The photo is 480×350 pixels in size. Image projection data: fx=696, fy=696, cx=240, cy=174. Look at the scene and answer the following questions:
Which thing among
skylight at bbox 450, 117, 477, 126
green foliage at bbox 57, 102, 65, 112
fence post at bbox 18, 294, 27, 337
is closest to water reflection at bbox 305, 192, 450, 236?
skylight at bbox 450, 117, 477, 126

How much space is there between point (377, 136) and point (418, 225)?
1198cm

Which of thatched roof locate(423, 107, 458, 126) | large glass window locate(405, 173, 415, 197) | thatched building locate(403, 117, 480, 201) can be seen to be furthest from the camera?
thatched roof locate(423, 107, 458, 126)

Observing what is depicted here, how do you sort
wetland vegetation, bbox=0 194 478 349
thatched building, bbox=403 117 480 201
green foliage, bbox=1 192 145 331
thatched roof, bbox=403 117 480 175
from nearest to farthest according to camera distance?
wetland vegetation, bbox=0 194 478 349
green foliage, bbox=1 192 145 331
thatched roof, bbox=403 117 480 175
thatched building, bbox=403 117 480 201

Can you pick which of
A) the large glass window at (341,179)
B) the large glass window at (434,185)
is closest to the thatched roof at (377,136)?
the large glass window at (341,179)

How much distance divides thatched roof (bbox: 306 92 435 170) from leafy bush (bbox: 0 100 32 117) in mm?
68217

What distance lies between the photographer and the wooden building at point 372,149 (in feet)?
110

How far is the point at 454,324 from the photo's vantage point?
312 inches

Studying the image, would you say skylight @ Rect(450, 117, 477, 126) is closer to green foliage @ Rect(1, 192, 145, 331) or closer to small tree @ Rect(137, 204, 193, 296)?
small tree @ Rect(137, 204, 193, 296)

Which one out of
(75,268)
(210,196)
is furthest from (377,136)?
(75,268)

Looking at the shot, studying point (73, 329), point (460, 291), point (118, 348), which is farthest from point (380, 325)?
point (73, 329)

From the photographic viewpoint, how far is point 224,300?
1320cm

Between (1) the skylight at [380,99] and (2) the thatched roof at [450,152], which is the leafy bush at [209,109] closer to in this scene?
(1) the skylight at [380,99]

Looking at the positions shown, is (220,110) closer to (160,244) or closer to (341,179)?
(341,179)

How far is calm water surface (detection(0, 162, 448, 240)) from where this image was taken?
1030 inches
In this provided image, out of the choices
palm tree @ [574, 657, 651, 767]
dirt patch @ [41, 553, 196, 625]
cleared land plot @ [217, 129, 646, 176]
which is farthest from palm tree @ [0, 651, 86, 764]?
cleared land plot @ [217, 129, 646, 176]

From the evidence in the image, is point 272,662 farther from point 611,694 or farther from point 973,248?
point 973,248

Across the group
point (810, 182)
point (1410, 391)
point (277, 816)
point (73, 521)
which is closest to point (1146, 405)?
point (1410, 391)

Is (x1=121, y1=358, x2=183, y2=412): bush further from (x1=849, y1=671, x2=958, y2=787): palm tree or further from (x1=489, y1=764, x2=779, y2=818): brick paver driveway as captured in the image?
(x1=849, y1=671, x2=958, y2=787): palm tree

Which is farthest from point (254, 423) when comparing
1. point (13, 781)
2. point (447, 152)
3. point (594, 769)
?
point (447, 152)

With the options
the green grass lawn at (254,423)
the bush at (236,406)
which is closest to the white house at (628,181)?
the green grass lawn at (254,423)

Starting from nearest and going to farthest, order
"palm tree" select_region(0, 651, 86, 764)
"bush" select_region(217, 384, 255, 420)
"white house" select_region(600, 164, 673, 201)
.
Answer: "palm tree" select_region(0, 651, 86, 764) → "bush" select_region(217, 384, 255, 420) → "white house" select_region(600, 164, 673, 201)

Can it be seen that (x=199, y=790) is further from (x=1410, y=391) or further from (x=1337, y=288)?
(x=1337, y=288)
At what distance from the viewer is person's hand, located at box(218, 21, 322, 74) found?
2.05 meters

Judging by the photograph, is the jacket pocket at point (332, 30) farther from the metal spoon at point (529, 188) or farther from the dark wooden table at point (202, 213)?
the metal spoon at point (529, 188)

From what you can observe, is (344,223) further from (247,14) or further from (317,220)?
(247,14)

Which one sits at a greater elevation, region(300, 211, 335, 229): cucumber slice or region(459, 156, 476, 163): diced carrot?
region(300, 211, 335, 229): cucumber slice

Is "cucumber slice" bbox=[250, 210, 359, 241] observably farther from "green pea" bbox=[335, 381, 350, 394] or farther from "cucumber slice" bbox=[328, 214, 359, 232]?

> THE EXERCISE:
Write out every one of the rows above exactly as they appear, leaving nothing out and changing nothing.

> THE RESPONSE:
The photo is 480×350 pixels in size. Image projection data: fx=696, fy=696, cx=240, cy=174. Look at the scene and answer the following questions:
Which thing among
skylight at bbox 450, 117, 477, 126
green foliage at bbox 57, 102, 65, 112
fence post at bbox 18, 294, 27, 337
is closest to water reflection at bbox 305, 192, 450, 236?
skylight at bbox 450, 117, 477, 126

How much space is there between point (377, 136) and point (418, 225)?
1198cm

Which of thatched roof locate(423, 107, 458, 126) | large glass window locate(405, 173, 415, 197) | thatched building locate(403, 117, 480, 201) can be seen to be furthest from the camera?
thatched roof locate(423, 107, 458, 126)

Observing what is depicted here, how do you sort
wetland vegetation, bbox=0 194 478 349
thatched building, bbox=403 117 480 201
green foliage, bbox=1 192 145 331
thatched roof, bbox=403 117 480 175
from nearest to farthest according to camera distance?
wetland vegetation, bbox=0 194 478 349
green foliage, bbox=1 192 145 331
thatched roof, bbox=403 117 480 175
thatched building, bbox=403 117 480 201

Can you pick which of
A) the large glass window at (341,179)
B) the large glass window at (434,185)
is closest to the thatched roof at (377,136)?
the large glass window at (341,179)

How much distance divides thatched roof (bbox: 306 92 435 170) from leafy bush (bbox: 0 100 32 117) in mm?
68217

What distance lies between the photographer and the wooden building at point 372,149 (in feet)?
110

How far is the point at 454,324 from the photo's vantage point?
312 inches

Studying the image, would you say skylight @ Rect(450, 117, 477, 126) is closer to green foliage @ Rect(1, 192, 145, 331) or closer to small tree @ Rect(137, 204, 193, 296)?
small tree @ Rect(137, 204, 193, 296)

Which one out of
(75,268)
(210,196)
is furthest from (377,136)?
(75,268)

Looking at the shot, studying point (73, 329), point (460, 291), point (118, 348), which is farthest from point (380, 325)?
point (73, 329)

From the photographic viewpoint, how far is point 224,300?
1320cm

Between (1) the skylight at [380,99] and (2) the thatched roof at [450,152], which is the leafy bush at [209,109] closer to in this scene?
(1) the skylight at [380,99]

Looking at the positions shown, is (220,110) closer to (160,244) or closer to (341,179)?
(341,179)

How far is calm water surface (detection(0, 162, 448, 240)) from where this image was taken?
1030 inches
In this provided image, out of the choices
palm tree @ [574, 657, 651, 767]
dirt patch @ [41, 553, 196, 625]
cleared land plot @ [217, 129, 646, 176]
which is farthest from palm tree @ [0, 651, 86, 764]?
cleared land plot @ [217, 129, 646, 176]

From the evidence in the image, is point 272,662 farther from point 611,694 or farther from point 973,248?
point 973,248

Across the group
point (810, 182)
point (1410, 391)
point (277, 816)
point (73, 521)
which is closest to point (1146, 405)?
point (1410, 391)

Is (x1=121, y1=358, x2=183, y2=412): bush further from (x1=849, y1=671, x2=958, y2=787): palm tree or further from (x1=489, y1=764, x2=779, y2=818): brick paver driveway as captured in the image?
(x1=849, y1=671, x2=958, y2=787): palm tree

Which is farthest from point (254, 423) when comparing
1. point (13, 781)
2. point (447, 152)
3. point (594, 769)
?
point (447, 152)

With the options
the green grass lawn at (254,423)
the bush at (236,406)
which is closest to the white house at (628,181)?
the green grass lawn at (254,423)

Starting from nearest and going to farthest, order
"palm tree" select_region(0, 651, 86, 764)
"bush" select_region(217, 384, 255, 420)
"white house" select_region(600, 164, 673, 201)
.
Answer: "palm tree" select_region(0, 651, 86, 764) → "bush" select_region(217, 384, 255, 420) → "white house" select_region(600, 164, 673, 201)

Can it be seen that (x=199, y=790) is further from (x=1410, y=391) or further from (x=1337, y=288)?
(x=1337, y=288)
At what distance from the viewer is person's hand, located at box(218, 21, 322, 74) found?
2.05 meters

Judging by the photograph, is the jacket pocket at point (332, 30) farther from the metal spoon at point (529, 188) or farther from the dark wooden table at point (202, 213)?
the metal spoon at point (529, 188)

From what you can observe, is (344,223) further from (247,14) or further from (317,220)?
(247,14)

Which one sits at a greater elevation, region(300, 211, 335, 229): cucumber slice or region(459, 156, 476, 163): diced carrot?
region(300, 211, 335, 229): cucumber slice

Is "cucumber slice" bbox=[250, 210, 359, 241] observably farther from "green pea" bbox=[335, 381, 350, 394] or farther from "cucumber slice" bbox=[328, 214, 359, 232]?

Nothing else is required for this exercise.